WRITTEN PROBLEM:
Set down exactly the lines that run from the line with "From the image, which" to the end of the data, and nothing else.

□ □ □

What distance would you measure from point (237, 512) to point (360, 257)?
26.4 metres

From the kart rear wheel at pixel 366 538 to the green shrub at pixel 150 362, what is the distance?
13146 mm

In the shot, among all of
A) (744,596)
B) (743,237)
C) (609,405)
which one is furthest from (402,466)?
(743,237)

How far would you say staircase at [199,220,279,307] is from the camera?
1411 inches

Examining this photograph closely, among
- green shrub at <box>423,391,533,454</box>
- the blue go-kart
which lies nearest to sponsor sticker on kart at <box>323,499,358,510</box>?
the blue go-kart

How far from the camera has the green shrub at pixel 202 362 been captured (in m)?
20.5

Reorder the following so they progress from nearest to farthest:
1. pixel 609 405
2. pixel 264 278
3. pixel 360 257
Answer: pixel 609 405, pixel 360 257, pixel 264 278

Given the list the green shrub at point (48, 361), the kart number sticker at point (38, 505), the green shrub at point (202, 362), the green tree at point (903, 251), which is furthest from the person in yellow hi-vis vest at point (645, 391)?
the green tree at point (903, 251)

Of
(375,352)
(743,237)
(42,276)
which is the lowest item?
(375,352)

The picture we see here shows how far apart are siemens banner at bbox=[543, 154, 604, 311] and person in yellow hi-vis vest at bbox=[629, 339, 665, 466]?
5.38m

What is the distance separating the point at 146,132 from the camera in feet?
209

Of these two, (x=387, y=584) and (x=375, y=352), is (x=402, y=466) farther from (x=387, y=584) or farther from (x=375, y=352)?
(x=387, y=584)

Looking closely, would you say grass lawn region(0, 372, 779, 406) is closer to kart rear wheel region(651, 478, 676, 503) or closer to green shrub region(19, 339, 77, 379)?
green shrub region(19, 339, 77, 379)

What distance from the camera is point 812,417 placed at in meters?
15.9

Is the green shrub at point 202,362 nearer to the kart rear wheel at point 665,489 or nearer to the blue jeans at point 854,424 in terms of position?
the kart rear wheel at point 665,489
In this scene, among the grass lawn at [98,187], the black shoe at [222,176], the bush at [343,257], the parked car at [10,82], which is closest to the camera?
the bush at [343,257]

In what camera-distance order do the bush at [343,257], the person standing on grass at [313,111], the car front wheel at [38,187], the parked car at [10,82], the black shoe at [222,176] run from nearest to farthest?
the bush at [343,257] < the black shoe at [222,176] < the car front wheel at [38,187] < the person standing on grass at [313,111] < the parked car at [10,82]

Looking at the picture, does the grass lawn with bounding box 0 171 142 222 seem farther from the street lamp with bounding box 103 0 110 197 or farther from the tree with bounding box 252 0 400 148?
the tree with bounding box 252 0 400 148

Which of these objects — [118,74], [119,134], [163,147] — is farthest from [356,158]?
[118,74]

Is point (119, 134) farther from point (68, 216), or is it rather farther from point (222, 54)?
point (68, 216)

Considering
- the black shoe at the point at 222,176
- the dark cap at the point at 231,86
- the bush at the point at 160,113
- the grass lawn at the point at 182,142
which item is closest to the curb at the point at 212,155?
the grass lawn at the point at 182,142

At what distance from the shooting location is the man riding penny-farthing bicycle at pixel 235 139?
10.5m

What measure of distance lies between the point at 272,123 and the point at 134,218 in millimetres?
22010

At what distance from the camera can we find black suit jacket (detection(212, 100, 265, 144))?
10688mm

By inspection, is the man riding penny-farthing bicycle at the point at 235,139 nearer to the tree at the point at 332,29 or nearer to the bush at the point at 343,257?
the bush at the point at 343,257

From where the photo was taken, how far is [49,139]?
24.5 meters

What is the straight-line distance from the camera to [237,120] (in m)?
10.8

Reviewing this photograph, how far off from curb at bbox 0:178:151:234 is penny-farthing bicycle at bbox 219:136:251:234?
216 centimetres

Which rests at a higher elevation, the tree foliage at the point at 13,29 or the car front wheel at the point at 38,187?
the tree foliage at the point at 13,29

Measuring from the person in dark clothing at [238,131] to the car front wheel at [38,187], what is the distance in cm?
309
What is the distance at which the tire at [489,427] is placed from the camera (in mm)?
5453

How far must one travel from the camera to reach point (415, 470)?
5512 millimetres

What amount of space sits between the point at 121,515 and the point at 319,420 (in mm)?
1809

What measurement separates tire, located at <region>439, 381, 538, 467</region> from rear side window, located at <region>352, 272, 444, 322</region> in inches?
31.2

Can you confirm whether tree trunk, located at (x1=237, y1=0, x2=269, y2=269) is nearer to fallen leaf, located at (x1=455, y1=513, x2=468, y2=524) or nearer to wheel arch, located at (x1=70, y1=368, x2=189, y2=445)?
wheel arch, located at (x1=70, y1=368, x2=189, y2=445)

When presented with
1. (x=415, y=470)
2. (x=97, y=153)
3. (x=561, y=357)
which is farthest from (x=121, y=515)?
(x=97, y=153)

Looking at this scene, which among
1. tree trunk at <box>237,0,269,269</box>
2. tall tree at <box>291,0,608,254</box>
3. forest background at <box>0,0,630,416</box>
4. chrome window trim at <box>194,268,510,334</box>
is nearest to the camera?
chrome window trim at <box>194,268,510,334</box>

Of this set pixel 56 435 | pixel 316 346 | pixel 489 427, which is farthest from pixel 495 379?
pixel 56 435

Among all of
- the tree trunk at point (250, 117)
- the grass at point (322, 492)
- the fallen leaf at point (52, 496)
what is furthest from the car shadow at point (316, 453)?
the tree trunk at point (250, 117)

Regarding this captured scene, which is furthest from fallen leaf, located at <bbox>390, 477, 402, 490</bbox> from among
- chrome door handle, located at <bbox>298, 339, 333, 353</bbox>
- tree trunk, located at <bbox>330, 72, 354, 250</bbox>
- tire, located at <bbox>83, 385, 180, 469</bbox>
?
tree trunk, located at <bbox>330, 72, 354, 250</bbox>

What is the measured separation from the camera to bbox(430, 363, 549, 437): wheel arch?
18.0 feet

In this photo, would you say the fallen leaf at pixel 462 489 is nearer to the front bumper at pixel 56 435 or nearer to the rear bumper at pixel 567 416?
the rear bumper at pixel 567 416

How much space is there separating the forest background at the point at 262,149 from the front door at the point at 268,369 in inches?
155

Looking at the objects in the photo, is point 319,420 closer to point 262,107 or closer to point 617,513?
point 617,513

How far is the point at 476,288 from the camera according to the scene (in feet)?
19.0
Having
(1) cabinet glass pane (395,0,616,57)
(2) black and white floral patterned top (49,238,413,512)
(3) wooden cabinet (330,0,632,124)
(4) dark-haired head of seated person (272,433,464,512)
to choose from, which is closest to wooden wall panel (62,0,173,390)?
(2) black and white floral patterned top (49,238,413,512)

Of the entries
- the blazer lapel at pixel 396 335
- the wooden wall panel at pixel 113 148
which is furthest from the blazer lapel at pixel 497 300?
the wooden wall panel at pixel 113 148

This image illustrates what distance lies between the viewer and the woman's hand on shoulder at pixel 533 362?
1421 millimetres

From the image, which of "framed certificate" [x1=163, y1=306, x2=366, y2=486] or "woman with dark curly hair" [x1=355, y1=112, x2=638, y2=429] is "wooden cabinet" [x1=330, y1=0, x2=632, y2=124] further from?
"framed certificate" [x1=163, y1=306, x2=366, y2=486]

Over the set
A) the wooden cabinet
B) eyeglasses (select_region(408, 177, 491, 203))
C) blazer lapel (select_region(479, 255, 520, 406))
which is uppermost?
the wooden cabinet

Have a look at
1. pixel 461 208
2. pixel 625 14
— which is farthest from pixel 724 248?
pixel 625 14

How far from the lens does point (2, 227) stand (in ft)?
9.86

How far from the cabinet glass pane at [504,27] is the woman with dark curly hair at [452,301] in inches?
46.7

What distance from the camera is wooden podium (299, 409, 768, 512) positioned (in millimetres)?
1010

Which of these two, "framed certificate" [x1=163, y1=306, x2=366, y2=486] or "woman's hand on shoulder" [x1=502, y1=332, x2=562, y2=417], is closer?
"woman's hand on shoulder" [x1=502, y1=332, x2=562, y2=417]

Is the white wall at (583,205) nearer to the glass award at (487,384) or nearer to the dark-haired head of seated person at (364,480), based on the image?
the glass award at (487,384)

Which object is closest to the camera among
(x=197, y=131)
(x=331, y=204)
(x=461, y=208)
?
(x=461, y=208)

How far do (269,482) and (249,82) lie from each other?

□ □ □

RESULT OF THIS TASK:
From the image, which of "framed certificate" [x1=163, y1=306, x2=366, y2=486] or "woman with dark curly hair" [x1=355, y1=112, x2=638, y2=429] is "wooden cabinet" [x1=330, y1=0, x2=632, y2=124] further from?
"framed certificate" [x1=163, y1=306, x2=366, y2=486]

Over the set
A) the wooden cabinet
B) eyeglasses (select_region(408, 177, 491, 203))
C) blazer lapel (select_region(479, 255, 520, 406))
which is uppermost?
the wooden cabinet

Have a look at
1. pixel 461 208
2. pixel 625 14
— which is farthest from pixel 724 248?
pixel 625 14

How far from the lens does point (2, 227) stand (in ft)?
9.86

How far from the cabinet glass pane at [504,27] is the woman with dark curly hair at [452,301] in inches?
46.7

What distance from the camera is wooden podium (299, 409, 768, 512) positioned (in millimetres)?
1010

Which of these two, "framed certificate" [x1=163, y1=306, x2=366, y2=486] or "woman's hand on shoulder" [x1=502, y1=332, x2=562, y2=417], is closer?
"woman's hand on shoulder" [x1=502, y1=332, x2=562, y2=417]

Is the white wall at (583,205) nearer to the glass award at (487,384) or nearer to the dark-haired head of seated person at (364,480), based on the image?
the glass award at (487,384)

Which object is closest to the camera among
(x=197, y=131)
(x=331, y=204)
(x=461, y=208)
?
(x=461, y=208)

How far do (269,482) and (249,82) lie from each other?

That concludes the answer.